SNP heritability of cognitive function

Estimates of the SNP heritability of cognitive function are presented in Table 2 and Fig. 1. Significant heritability was observed only for memory function (h2SNP = 0.46, P = 0.01). Additionally, for memory function, the heritability after adjusting for AB is presented in Supplementary Table S1 (h2SNP adjusted for AB = 0.51) and the heritability estimates for each chromosome are described in Supplementary Table S2 and Supplementary Fig. S1. There was a significant heritability on chromosome 13 (h2SNP = 0.10) and 19 (h2SNP = 0.06).

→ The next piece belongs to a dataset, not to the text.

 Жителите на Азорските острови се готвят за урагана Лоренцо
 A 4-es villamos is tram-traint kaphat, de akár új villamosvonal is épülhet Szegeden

However, no significant heritability was found for other cognitive functions (attention: h2SNP = 0.00, P = 0.50; language: h2SNP = 0.06, P = 0.39; visuospatial function: h2SNP = 0.00, P = 0.50; frontal function: h2SNP = 0.19, P = 0.19).

Table 2.

SNP heritability of cognitive function in the whole sample.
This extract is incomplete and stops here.